======== EXCERPTED TEXT ========

22 Rustlings Threads Solution
In most current operating systems, an executed program’s code is run in a process, and the operating system manages multiple processes at once. Within your program, you can also have independent parts that run simultaneously. The features that run these independent parts are called threads.
Further information
Threads1.rs
// threads1.rs
// Execute `rustlings hint threads1` or use the `hint` watch subcommand for a hint.
// This program spawns multiple threads that each run for at least 250ms,
// and each thread returns how much time they took to complete.
// The program should wait until all the spawned threads have finished and
// should collect their return values into a vector.
// I AM NOT DONE
use std::thread;
use std::time::{Duration, Instant};
fn main() {
let mut handles = vec![];
for i in 0..10 {
handles.push(thread::spawn(move || {
let start = Instant::now();
thread::sleep(Duration::from_millis(250));
println!("thread {} is complete", i);
start.elapsed().as_millis()

========

[GIVEN PROBLEM 1]: From the Rustlings threads text, copy out the passage that starts at the words "Further information" and ends after "into a vector.".
[GIVEN PROBLEM 2]: Carry the Rustlings threads text forward, starting right after its last line.
The material has no connection to the Rustlings threads text.

======== GIVEN DATA ========

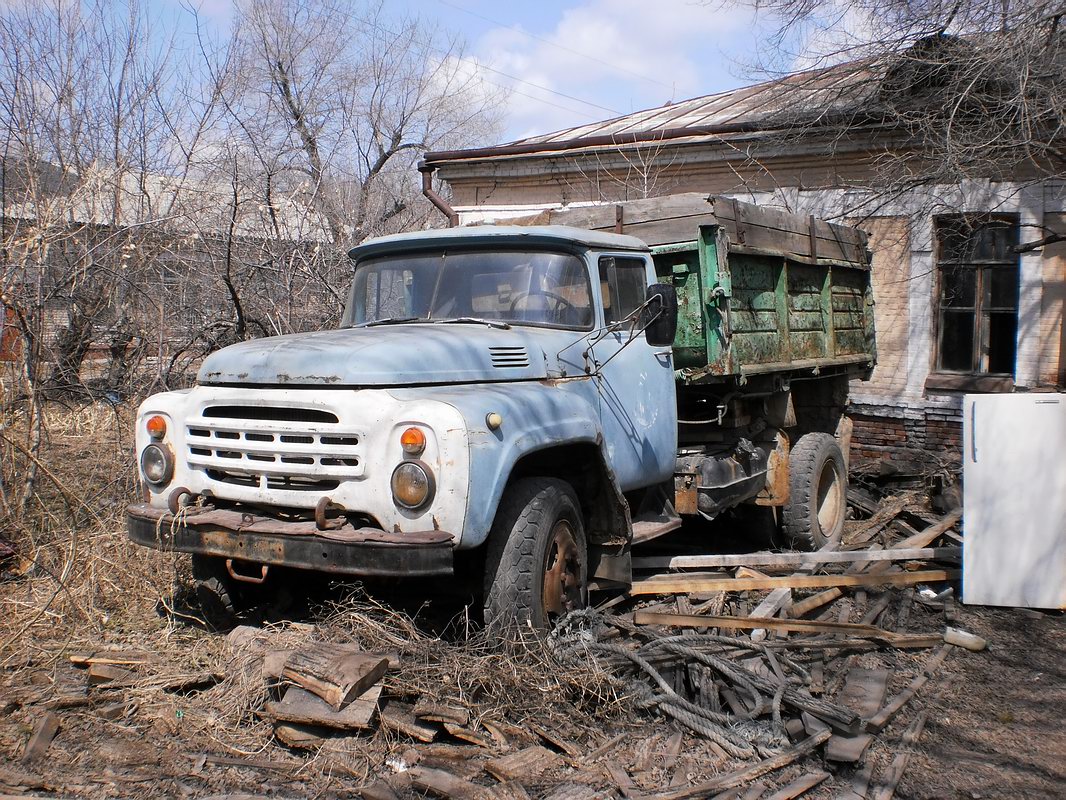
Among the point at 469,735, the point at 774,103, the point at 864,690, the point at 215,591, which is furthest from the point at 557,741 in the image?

========

[TASK RESPONSE 1]:
Further information
Threads1.rs
// threads1.rs
// Execute `rustlings hint threads1` or use the `hint` watch subcommand for a hint.
// This program spawns multiple threads that each run for at least 250ms,
// and each thread returns how much time they took to complete.
// The program should wait until all the spawned threads have finished and
// should collect their return values into a vector.

[TASK RESPONSE 2]:
}));
}
let mut results: Vec<u128> = vec![];
for handle in handles {
// TODO: a struct is returned from thread::spawn, can you use it?
}
if results.len() != 10 {
panic!("Oh no! All the spawned threads did not finish!");
}
println!();
for (i, result) in results.into_iter().enumerate() {
println!("thread {} took {}ms", i, result);
}
}
We have one TODO on this exercise and we have a question about thread::spawn
' s returned struct.
Threads1.rs Errors
⚠️ Ran exercises/threads/threads1.rs with errors
thread 'main' panicked at exercises/threads/threads1.rs:31:9:
Oh no! All the spawned threads did not finish!
note: run with `RUST_BACKTRACE=1` environment variable to display a backtrace
Looking at the errors we see that the if
result is triggering a panic with the Oh no! All the spawned threads did not finish!
message.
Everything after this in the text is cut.